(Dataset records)
§

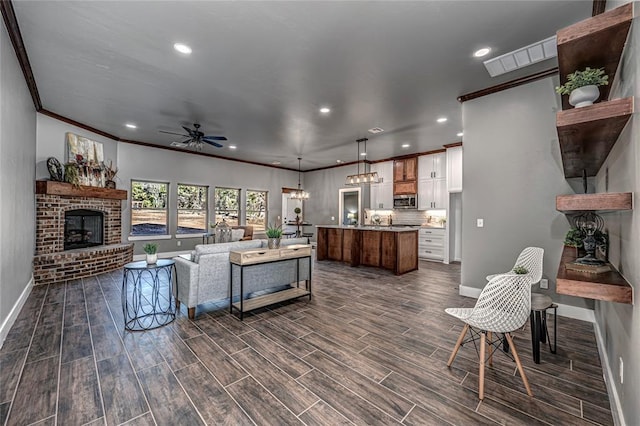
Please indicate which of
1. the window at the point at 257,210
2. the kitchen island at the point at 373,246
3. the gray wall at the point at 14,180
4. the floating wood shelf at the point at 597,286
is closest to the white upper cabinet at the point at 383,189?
the kitchen island at the point at 373,246

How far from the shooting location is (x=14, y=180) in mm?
3271

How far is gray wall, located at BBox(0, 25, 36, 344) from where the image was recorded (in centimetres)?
275

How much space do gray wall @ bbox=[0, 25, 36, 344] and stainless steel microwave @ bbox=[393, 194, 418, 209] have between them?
26.1 ft

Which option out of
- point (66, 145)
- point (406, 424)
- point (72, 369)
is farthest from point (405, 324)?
point (66, 145)

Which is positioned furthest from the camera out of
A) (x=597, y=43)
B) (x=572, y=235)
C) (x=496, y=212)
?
(x=496, y=212)

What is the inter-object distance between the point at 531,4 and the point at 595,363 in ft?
10.4

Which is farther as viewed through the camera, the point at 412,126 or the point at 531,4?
the point at 412,126

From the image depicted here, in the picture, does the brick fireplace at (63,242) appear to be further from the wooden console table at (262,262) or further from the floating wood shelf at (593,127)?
the floating wood shelf at (593,127)

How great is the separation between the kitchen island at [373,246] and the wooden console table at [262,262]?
237 cm

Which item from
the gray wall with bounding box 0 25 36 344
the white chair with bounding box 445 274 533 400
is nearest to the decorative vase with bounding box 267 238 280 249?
the white chair with bounding box 445 274 533 400

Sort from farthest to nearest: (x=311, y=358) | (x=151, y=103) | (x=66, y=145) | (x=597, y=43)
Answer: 1. (x=66, y=145)
2. (x=151, y=103)
3. (x=311, y=358)
4. (x=597, y=43)

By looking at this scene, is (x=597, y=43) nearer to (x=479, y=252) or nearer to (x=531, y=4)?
(x=531, y=4)

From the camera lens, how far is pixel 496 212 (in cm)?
391

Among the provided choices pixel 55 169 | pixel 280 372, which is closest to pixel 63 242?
pixel 55 169
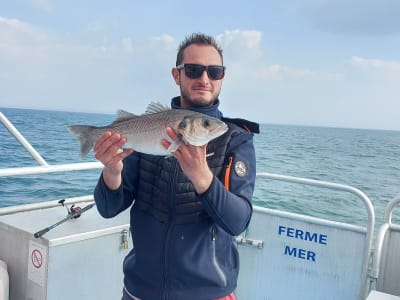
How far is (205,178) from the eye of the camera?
6.09 feet

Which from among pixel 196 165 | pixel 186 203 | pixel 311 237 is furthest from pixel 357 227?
pixel 196 165

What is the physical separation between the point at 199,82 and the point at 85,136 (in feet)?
2.01

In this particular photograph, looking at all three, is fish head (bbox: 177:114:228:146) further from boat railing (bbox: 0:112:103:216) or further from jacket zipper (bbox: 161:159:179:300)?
boat railing (bbox: 0:112:103:216)

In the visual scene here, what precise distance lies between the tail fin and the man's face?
474 mm

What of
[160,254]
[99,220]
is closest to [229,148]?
[160,254]

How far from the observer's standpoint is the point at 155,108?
7.02ft

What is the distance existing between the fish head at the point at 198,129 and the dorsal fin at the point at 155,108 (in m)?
0.22

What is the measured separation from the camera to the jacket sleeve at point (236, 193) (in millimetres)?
1852

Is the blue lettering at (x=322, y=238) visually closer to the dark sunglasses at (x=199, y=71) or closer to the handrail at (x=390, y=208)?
the handrail at (x=390, y=208)

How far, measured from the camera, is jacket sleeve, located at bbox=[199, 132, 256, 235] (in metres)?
1.85

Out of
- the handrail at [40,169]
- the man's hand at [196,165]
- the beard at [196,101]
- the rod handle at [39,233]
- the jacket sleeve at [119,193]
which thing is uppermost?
the beard at [196,101]

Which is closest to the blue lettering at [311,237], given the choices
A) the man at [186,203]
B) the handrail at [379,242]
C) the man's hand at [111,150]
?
the handrail at [379,242]

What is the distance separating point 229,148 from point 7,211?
2.16 meters

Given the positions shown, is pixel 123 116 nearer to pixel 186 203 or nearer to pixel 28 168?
pixel 186 203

§

Directions »
Copy out the text of all the material above word for word, leaving the pictures out of your answer.

Exercise solution »
Please indicate which of
1. the window at the point at 257,210
2. the kitchen island at the point at 373,246
3. the gray wall at the point at 14,180
4. the floating wood shelf at the point at 597,286
is closest to the white upper cabinet at the point at 383,189?
the kitchen island at the point at 373,246

How far from the shooting location is (x=14, y=180) in mm?
3271

How far is gray wall, located at BBox(0, 25, 36, 344) from where the image was recorded (in centimetres)?
275

How much space do gray wall @ bbox=[0, 25, 36, 344] and stainless steel microwave @ bbox=[393, 194, 418, 209] have between them?
26.1 ft

Which option out of
- point (66, 145)
- point (406, 424)
- point (72, 369)
is farthest from point (405, 324)?
point (66, 145)

Which is positioned furthest from the camera out of
A) (x=597, y=43)
B) (x=572, y=235)
C) (x=496, y=212)
?
(x=496, y=212)

What is the inter-object distance between the point at 531,4 and the point at 595,363 in ft?
10.4

Which is farther as viewed through the camera, the point at 412,126 or the point at 531,4?
the point at 412,126

From the image depicted here, in the picture, does the brick fireplace at (63,242) appear to be further from the wooden console table at (262,262) or further from the floating wood shelf at (593,127)?
the floating wood shelf at (593,127)

How great is the separation between the kitchen island at [373,246] and the wooden console table at [262,262]?
237 cm

Which item from
the gray wall with bounding box 0 25 36 344
the white chair with bounding box 445 274 533 400
is nearest to the decorative vase with bounding box 267 238 280 249?
the white chair with bounding box 445 274 533 400

Sort from farthest to nearest: (x=311, y=358) | (x=151, y=103) | (x=66, y=145) | (x=597, y=43)
Answer: 1. (x=66, y=145)
2. (x=151, y=103)
3. (x=311, y=358)
4. (x=597, y=43)

By looking at this scene, is (x=597, y=43) nearer to (x=479, y=252) or nearer to (x=531, y=4)?
(x=531, y=4)

From the camera lens, how far is pixel 496 212 (in cm)?
391

Among the provided choices pixel 55 169 | pixel 280 372, which is closest to pixel 63 242?
pixel 55 169
How far is (205,178) from the eye of the camera?
6.09 feet

Which from among pixel 196 165 | pixel 186 203 | pixel 311 237 is furthest from pixel 357 227?
pixel 196 165

What is the physical separation between the point at 199,82 and the point at 85,136 (in feet)?
2.01

In this particular photograph, looking at all three, is fish head (bbox: 177:114:228:146) further from boat railing (bbox: 0:112:103:216) or further from jacket zipper (bbox: 161:159:179:300)?
boat railing (bbox: 0:112:103:216)

In the visual scene here, what precise distance lies between the tail fin and the man's face?
474 mm

What of
[160,254]
[99,220]
is closest to [229,148]?
[160,254]

How far from the observer's standpoint is the point at 155,108?
7.02ft

What is the distance existing between the fish head at the point at 198,129 and the dorsal fin at the point at 155,108 (in m)?
0.22

What is the measured separation from the camera to the jacket sleeve at point (236, 193) (in millimetres)?
1852

Is the blue lettering at (x=322, y=238) visually closer to the dark sunglasses at (x=199, y=71) or closer to the handrail at (x=390, y=208)?
the handrail at (x=390, y=208)

How far, measured from the camera, is jacket sleeve, located at bbox=[199, 132, 256, 235] (in metres)?
1.85

Out of
- the handrail at [40,169]
- the man's hand at [196,165]
- the beard at [196,101]
- the rod handle at [39,233]
- the jacket sleeve at [119,193]
which thing is uppermost?
the beard at [196,101]

Which is closest to the blue lettering at [311,237], given the choices
A) the man at [186,203]
B) the handrail at [379,242]
C) the man's hand at [111,150]
?
the handrail at [379,242]

What is the distance separating point 229,148 from point 7,211?
2.16 meters

Given the positions shown, is pixel 123 116 nearer to pixel 186 203 or nearer to pixel 28 168?
pixel 186 203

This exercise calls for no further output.